3 – Start the process, and understand the costs of debt review, debt restructuring and penalty fees if you withdraw from the debt review process.
So what will I be charged for in terms of debt review fees?
This is also when you need to whip out your wallet. Ask your debt councellor for a run down of the costs the debt counselling process, which consists of the following costs according to Finance24 :
– an application fee;
– a rejection fee (to weed out frivolous applications);
– a restructuring fee;
– a small monthly fee;
– a legal fee that is needed for the consent order in the second month; and
– a fee if you withdraw from the process later on.
4 – Your debt counsellor contacts credit providers and payment negotiations start, a process called debt restructuring
Once the councilor has confirmed that you are officially over-indebted, and a logical budget has been drawn up that takes into consideration your living expenses and the amount of debt you still need to repay, the debt councilor can officially apply to have you placed under debt review. The debt counsellor will then notify credit providers and credit bureaus via a Form 17.1.
Any debt counsellor will have to submit a Form 17.1m to all your credit providers and they have to do this within five weekdays (excluding public holidays) from the date of your application, in order for you to be placed under review. Your credit providers then have to provide “a certificate of balance to the debt counsellor within 5 business days after receipt of the Form 17.1,” according to First National Bank.
Some fact checking between the debt councellors and credit providers may occur, like that all amounts you stated as outstanding are correct.

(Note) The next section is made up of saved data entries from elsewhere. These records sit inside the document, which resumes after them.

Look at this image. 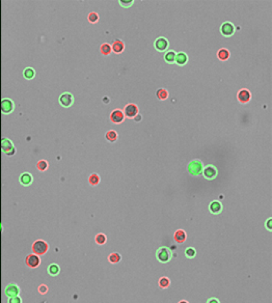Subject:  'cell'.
Listing matches in <instances>:
<instances>
[{
    "mask_svg": "<svg viewBox=\"0 0 272 303\" xmlns=\"http://www.w3.org/2000/svg\"><path fill=\"white\" fill-rule=\"evenodd\" d=\"M156 259L157 261L161 264H166L168 262H171V260L173 259V252L166 246H162V247H159L157 249V251L155 253Z\"/></svg>",
    "mask_w": 272,
    "mask_h": 303,
    "instance_id": "cell-1",
    "label": "cell"
},
{
    "mask_svg": "<svg viewBox=\"0 0 272 303\" xmlns=\"http://www.w3.org/2000/svg\"><path fill=\"white\" fill-rule=\"evenodd\" d=\"M203 169H204V164H203V162L198 159H194V160H192V161H190L187 166L188 172L191 176H193V177L201 175V173H203Z\"/></svg>",
    "mask_w": 272,
    "mask_h": 303,
    "instance_id": "cell-2",
    "label": "cell"
},
{
    "mask_svg": "<svg viewBox=\"0 0 272 303\" xmlns=\"http://www.w3.org/2000/svg\"><path fill=\"white\" fill-rule=\"evenodd\" d=\"M49 249V245L47 242L44 240H38L32 244V252L33 254L37 255H43L47 253Z\"/></svg>",
    "mask_w": 272,
    "mask_h": 303,
    "instance_id": "cell-3",
    "label": "cell"
},
{
    "mask_svg": "<svg viewBox=\"0 0 272 303\" xmlns=\"http://www.w3.org/2000/svg\"><path fill=\"white\" fill-rule=\"evenodd\" d=\"M235 30L236 28L234 24L231 23V22H224V23H222V25L220 26V32L224 37H232L235 33Z\"/></svg>",
    "mask_w": 272,
    "mask_h": 303,
    "instance_id": "cell-4",
    "label": "cell"
},
{
    "mask_svg": "<svg viewBox=\"0 0 272 303\" xmlns=\"http://www.w3.org/2000/svg\"><path fill=\"white\" fill-rule=\"evenodd\" d=\"M168 45H169V43H168V40H167V38H165L163 37L156 38L155 43H154V47H155V49L158 52H164L167 48H168Z\"/></svg>",
    "mask_w": 272,
    "mask_h": 303,
    "instance_id": "cell-5",
    "label": "cell"
},
{
    "mask_svg": "<svg viewBox=\"0 0 272 303\" xmlns=\"http://www.w3.org/2000/svg\"><path fill=\"white\" fill-rule=\"evenodd\" d=\"M59 103H60V105L65 108L72 106V104L74 103L73 94H70V92H63V94H60V97H59Z\"/></svg>",
    "mask_w": 272,
    "mask_h": 303,
    "instance_id": "cell-6",
    "label": "cell"
},
{
    "mask_svg": "<svg viewBox=\"0 0 272 303\" xmlns=\"http://www.w3.org/2000/svg\"><path fill=\"white\" fill-rule=\"evenodd\" d=\"M217 173L218 172H217L216 167L213 165H207L203 169V175L207 180H214L217 177Z\"/></svg>",
    "mask_w": 272,
    "mask_h": 303,
    "instance_id": "cell-7",
    "label": "cell"
},
{
    "mask_svg": "<svg viewBox=\"0 0 272 303\" xmlns=\"http://www.w3.org/2000/svg\"><path fill=\"white\" fill-rule=\"evenodd\" d=\"M25 263L29 268H37L41 264V259L37 254H29L25 260Z\"/></svg>",
    "mask_w": 272,
    "mask_h": 303,
    "instance_id": "cell-8",
    "label": "cell"
},
{
    "mask_svg": "<svg viewBox=\"0 0 272 303\" xmlns=\"http://www.w3.org/2000/svg\"><path fill=\"white\" fill-rule=\"evenodd\" d=\"M237 98H238V101L240 102L241 104H246L250 101V98H251V94L249 92L248 89H245V88H242L238 92L237 94Z\"/></svg>",
    "mask_w": 272,
    "mask_h": 303,
    "instance_id": "cell-9",
    "label": "cell"
},
{
    "mask_svg": "<svg viewBox=\"0 0 272 303\" xmlns=\"http://www.w3.org/2000/svg\"><path fill=\"white\" fill-rule=\"evenodd\" d=\"M125 119V114L122 110L119 109H115L110 113V121L114 124H121L123 123Z\"/></svg>",
    "mask_w": 272,
    "mask_h": 303,
    "instance_id": "cell-10",
    "label": "cell"
},
{
    "mask_svg": "<svg viewBox=\"0 0 272 303\" xmlns=\"http://www.w3.org/2000/svg\"><path fill=\"white\" fill-rule=\"evenodd\" d=\"M123 112L125 116L129 117V118H133L136 114H138V107L135 104H128V105H126Z\"/></svg>",
    "mask_w": 272,
    "mask_h": 303,
    "instance_id": "cell-11",
    "label": "cell"
},
{
    "mask_svg": "<svg viewBox=\"0 0 272 303\" xmlns=\"http://www.w3.org/2000/svg\"><path fill=\"white\" fill-rule=\"evenodd\" d=\"M1 146H2V151H3L6 155H8V156L14 155V153H15V148H14L13 143L8 138L2 139Z\"/></svg>",
    "mask_w": 272,
    "mask_h": 303,
    "instance_id": "cell-12",
    "label": "cell"
},
{
    "mask_svg": "<svg viewBox=\"0 0 272 303\" xmlns=\"http://www.w3.org/2000/svg\"><path fill=\"white\" fill-rule=\"evenodd\" d=\"M223 210V207H222V203L218 200H213V202H210L209 205V211L211 212L212 214L214 215H217V214H220Z\"/></svg>",
    "mask_w": 272,
    "mask_h": 303,
    "instance_id": "cell-13",
    "label": "cell"
},
{
    "mask_svg": "<svg viewBox=\"0 0 272 303\" xmlns=\"http://www.w3.org/2000/svg\"><path fill=\"white\" fill-rule=\"evenodd\" d=\"M1 110L4 114L11 113L14 110V103L10 99H3L1 101Z\"/></svg>",
    "mask_w": 272,
    "mask_h": 303,
    "instance_id": "cell-14",
    "label": "cell"
},
{
    "mask_svg": "<svg viewBox=\"0 0 272 303\" xmlns=\"http://www.w3.org/2000/svg\"><path fill=\"white\" fill-rule=\"evenodd\" d=\"M5 295L8 296V298L11 297H15V296H19V293H20V289L17 284H8V286L5 288V291H4Z\"/></svg>",
    "mask_w": 272,
    "mask_h": 303,
    "instance_id": "cell-15",
    "label": "cell"
},
{
    "mask_svg": "<svg viewBox=\"0 0 272 303\" xmlns=\"http://www.w3.org/2000/svg\"><path fill=\"white\" fill-rule=\"evenodd\" d=\"M174 239L176 241V243L178 244H183L187 239V234L184 230H178L174 232Z\"/></svg>",
    "mask_w": 272,
    "mask_h": 303,
    "instance_id": "cell-16",
    "label": "cell"
},
{
    "mask_svg": "<svg viewBox=\"0 0 272 303\" xmlns=\"http://www.w3.org/2000/svg\"><path fill=\"white\" fill-rule=\"evenodd\" d=\"M111 49H112V51L114 52V53H116V54L122 53V52L124 51V49H125L124 42H123V40H115L114 42H113L112 46H111Z\"/></svg>",
    "mask_w": 272,
    "mask_h": 303,
    "instance_id": "cell-17",
    "label": "cell"
},
{
    "mask_svg": "<svg viewBox=\"0 0 272 303\" xmlns=\"http://www.w3.org/2000/svg\"><path fill=\"white\" fill-rule=\"evenodd\" d=\"M188 62V56L185 52H179L176 55V60L174 62L179 65H185Z\"/></svg>",
    "mask_w": 272,
    "mask_h": 303,
    "instance_id": "cell-18",
    "label": "cell"
},
{
    "mask_svg": "<svg viewBox=\"0 0 272 303\" xmlns=\"http://www.w3.org/2000/svg\"><path fill=\"white\" fill-rule=\"evenodd\" d=\"M20 182H21L22 185L24 186H28L32 183V176L30 175L29 172H24L21 175L20 177Z\"/></svg>",
    "mask_w": 272,
    "mask_h": 303,
    "instance_id": "cell-19",
    "label": "cell"
},
{
    "mask_svg": "<svg viewBox=\"0 0 272 303\" xmlns=\"http://www.w3.org/2000/svg\"><path fill=\"white\" fill-rule=\"evenodd\" d=\"M122 261V255L119 252H112L108 255V262L110 264H119Z\"/></svg>",
    "mask_w": 272,
    "mask_h": 303,
    "instance_id": "cell-20",
    "label": "cell"
},
{
    "mask_svg": "<svg viewBox=\"0 0 272 303\" xmlns=\"http://www.w3.org/2000/svg\"><path fill=\"white\" fill-rule=\"evenodd\" d=\"M217 57H218L221 62H225V60H228V58H230V51H228V49H224V48L220 49V50H218V52H217Z\"/></svg>",
    "mask_w": 272,
    "mask_h": 303,
    "instance_id": "cell-21",
    "label": "cell"
},
{
    "mask_svg": "<svg viewBox=\"0 0 272 303\" xmlns=\"http://www.w3.org/2000/svg\"><path fill=\"white\" fill-rule=\"evenodd\" d=\"M59 272H60V268L57 264H51V265H49L48 267L49 275H51V276H56V275L59 274Z\"/></svg>",
    "mask_w": 272,
    "mask_h": 303,
    "instance_id": "cell-22",
    "label": "cell"
},
{
    "mask_svg": "<svg viewBox=\"0 0 272 303\" xmlns=\"http://www.w3.org/2000/svg\"><path fill=\"white\" fill-rule=\"evenodd\" d=\"M176 55H177V53L174 51L173 50L167 51L166 53L164 54V60L167 63H174V60H176Z\"/></svg>",
    "mask_w": 272,
    "mask_h": 303,
    "instance_id": "cell-23",
    "label": "cell"
},
{
    "mask_svg": "<svg viewBox=\"0 0 272 303\" xmlns=\"http://www.w3.org/2000/svg\"><path fill=\"white\" fill-rule=\"evenodd\" d=\"M158 286H159L160 289H167L171 286V280H169L168 277L162 276L159 278V280H158Z\"/></svg>",
    "mask_w": 272,
    "mask_h": 303,
    "instance_id": "cell-24",
    "label": "cell"
},
{
    "mask_svg": "<svg viewBox=\"0 0 272 303\" xmlns=\"http://www.w3.org/2000/svg\"><path fill=\"white\" fill-rule=\"evenodd\" d=\"M100 181H101L100 176L97 175V173H92V175L88 177V183H89L90 186H97L100 183Z\"/></svg>",
    "mask_w": 272,
    "mask_h": 303,
    "instance_id": "cell-25",
    "label": "cell"
},
{
    "mask_svg": "<svg viewBox=\"0 0 272 303\" xmlns=\"http://www.w3.org/2000/svg\"><path fill=\"white\" fill-rule=\"evenodd\" d=\"M100 51H101V53L103 54V55H109L112 52V49L109 44L104 43V44H102V46L100 47Z\"/></svg>",
    "mask_w": 272,
    "mask_h": 303,
    "instance_id": "cell-26",
    "label": "cell"
},
{
    "mask_svg": "<svg viewBox=\"0 0 272 303\" xmlns=\"http://www.w3.org/2000/svg\"><path fill=\"white\" fill-rule=\"evenodd\" d=\"M105 138L107 139L108 141H110V142L116 141V139H117V133L115 132V131H113V130L108 131V132H106V134H105Z\"/></svg>",
    "mask_w": 272,
    "mask_h": 303,
    "instance_id": "cell-27",
    "label": "cell"
},
{
    "mask_svg": "<svg viewBox=\"0 0 272 303\" xmlns=\"http://www.w3.org/2000/svg\"><path fill=\"white\" fill-rule=\"evenodd\" d=\"M156 96H157V98L159 99V100H162V101L166 100V99L168 98V92H167L165 88H160V89L157 90Z\"/></svg>",
    "mask_w": 272,
    "mask_h": 303,
    "instance_id": "cell-28",
    "label": "cell"
},
{
    "mask_svg": "<svg viewBox=\"0 0 272 303\" xmlns=\"http://www.w3.org/2000/svg\"><path fill=\"white\" fill-rule=\"evenodd\" d=\"M23 76H24V78H25V79H28V80H30V79H32L33 77L35 76V70H33L32 68H27V69H25V70H24V72H23Z\"/></svg>",
    "mask_w": 272,
    "mask_h": 303,
    "instance_id": "cell-29",
    "label": "cell"
},
{
    "mask_svg": "<svg viewBox=\"0 0 272 303\" xmlns=\"http://www.w3.org/2000/svg\"><path fill=\"white\" fill-rule=\"evenodd\" d=\"M185 256L187 259H194L196 256V250L193 247H188L185 249Z\"/></svg>",
    "mask_w": 272,
    "mask_h": 303,
    "instance_id": "cell-30",
    "label": "cell"
},
{
    "mask_svg": "<svg viewBox=\"0 0 272 303\" xmlns=\"http://www.w3.org/2000/svg\"><path fill=\"white\" fill-rule=\"evenodd\" d=\"M95 241L98 245H104V244L107 242V237L104 234H98L95 238Z\"/></svg>",
    "mask_w": 272,
    "mask_h": 303,
    "instance_id": "cell-31",
    "label": "cell"
},
{
    "mask_svg": "<svg viewBox=\"0 0 272 303\" xmlns=\"http://www.w3.org/2000/svg\"><path fill=\"white\" fill-rule=\"evenodd\" d=\"M48 162L46 161V160H40V161L37 163V168L40 171H45V170H47V168H48Z\"/></svg>",
    "mask_w": 272,
    "mask_h": 303,
    "instance_id": "cell-32",
    "label": "cell"
},
{
    "mask_svg": "<svg viewBox=\"0 0 272 303\" xmlns=\"http://www.w3.org/2000/svg\"><path fill=\"white\" fill-rule=\"evenodd\" d=\"M119 5L122 6V8H130V6H132L133 5V3H134V1L133 0H119Z\"/></svg>",
    "mask_w": 272,
    "mask_h": 303,
    "instance_id": "cell-33",
    "label": "cell"
},
{
    "mask_svg": "<svg viewBox=\"0 0 272 303\" xmlns=\"http://www.w3.org/2000/svg\"><path fill=\"white\" fill-rule=\"evenodd\" d=\"M88 21H89L90 23H97V22L99 21L98 14L97 13H90L89 15H88Z\"/></svg>",
    "mask_w": 272,
    "mask_h": 303,
    "instance_id": "cell-34",
    "label": "cell"
},
{
    "mask_svg": "<svg viewBox=\"0 0 272 303\" xmlns=\"http://www.w3.org/2000/svg\"><path fill=\"white\" fill-rule=\"evenodd\" d=\"M47 292H48V286H47L46 284H41V286H38V293L40 294L44 295V294H46Z\"/></svg>",
    "mask_w": 272,
    "mask_h": 303,
    "instance_id": "cell-35",
    "label": "cell"
},
{
    "mask_svg": "<svg viewBox=\"0 0 272 303\" xmlns=\"http://www.w3.org/2000/svg\"><path fill=\"white\" fill-rule=\"evenodd\" d=\"M8 303H22V300L19 296H15V297H11L8 299Z\"/></svg>",
    "mask_w": 272,
    "mask_h": 303,
    "instance_id": "cell-36",
    "label": "cell"
},
{
    "mask_svg": "<svg viewBox=\"0 0 272 303\" xmlns=\"http://www.w3.org/2000/svg\"><path fill=\"white\" fill-rule=\"evenodd\" d=\"M265 226L268 230H272V218H268L266 220V223H265Z\"/></svg>",
    "mask_w": 272,
    "mask_h": 303,
    "instance_id": "cell-37",
    "label": "cell"
},
{
    "mask_svg": "<svg viewBox=\"0 0 272 303\" xmlns=\"http://www.w3.org/2000/svg\"><path fill=\"white\" fill-rule=\"evenodd\" d=\"M207 303H220V301H219V299H217V298L212 297V298H210V299H208Z\"/></svg>",
    "mask_w": 272,
    "mask_h": 303,
    "instance_id": "cell-38",
    "label": "cell"
},
{
    "mask_svg": "<svg viewBox=\"0 0 272 303\" xmlns=\"http://www.w3.org/2000/svg\"><path fill=\"white\" fill-rule=\"evenodd\" d=\"M133 118H134V121H135V122H140V121H141V118H142V116H141V115H140L139 113H138V114H136L135 116L133 117Z\"/></svg>",
    "mask_w": 272,
    "mask_h": 303,
    "instance_id": "cell-39",
    "label": "cell"
},
{
    "mask_svg": "<svg viewBox=\"0 0 272 303\" xmlns=\"http://www.w3.org/2000/svg\"><path fill=\"white\" fill-rule=\"evenodd\" d=\"M178 303H189L188 301H186V300H181V301H179Z\"/></svg>",
    "mask_w": 272,
    "mask_h": 303,
    "instance_id": "cell-40",
    "label": "cell"
}]
</instances>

You will then be listed as being under debt counseling, and this is a good thing and not all to be confused with being Blacklisted.
Evidence of being listed as being under debt counseling will be completely removed once a person completes the review process successfully. Credit providers have to agree with the terms from you and your debt counsellor whereupon a consent order will be obtained which binds credit providers to the terms of a final repayment agreement and ensures that they take no further steps against you.

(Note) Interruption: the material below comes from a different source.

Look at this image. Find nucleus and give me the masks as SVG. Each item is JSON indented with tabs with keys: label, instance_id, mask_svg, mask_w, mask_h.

In some cases credit providers challenge the repayment terms all the way to the courts, but as long as a debt councellor sets up a reasonable repayment plan, the repayment terms will be approved by a court.
5 – Consumer commits to finalised repayment plan which is submitted.
Will you be able to commit to paying off your debts?
The plan is submitted to the Payment Distribution Agency for Payment Distribution. According to FNB ,“A Payment Distribution Agent distributes funds in terms of the payment plan (or debt rearrangement order when granted) to credit providers.” A lump sum of your income will be taken by the agency which will divide it to repay credit providers according to the repayment plan.
6 – You pay what you agreed to pay, or face the consequences
You need to make sure that you stick to the plan. According to the NCA, “A consumer who fails to pay in terms of a restructuring agreement will immediately be removed from the review process and the credit providers may immediately take legal action against the consumer.”
7 – A Clearance Certificate is issued after debt has been settled
According to the NCA, “A consumer who has settled all his/her debt in terms of a debt restructuring must receive a “Clearance Certificate” from the debt counsellor. This certificate will allow the consumer to have his/her credit record that is held by a credit bureau, cleared.”
This means you will be taken off from all Consumer Credit Bureau Data Bases on which you were listed as being under debt review. According to the NCA, “Should a debt counsellor refuse to give the consumer the certificate he/she can approach the Tribunal to review the decision of the debt counsellor.”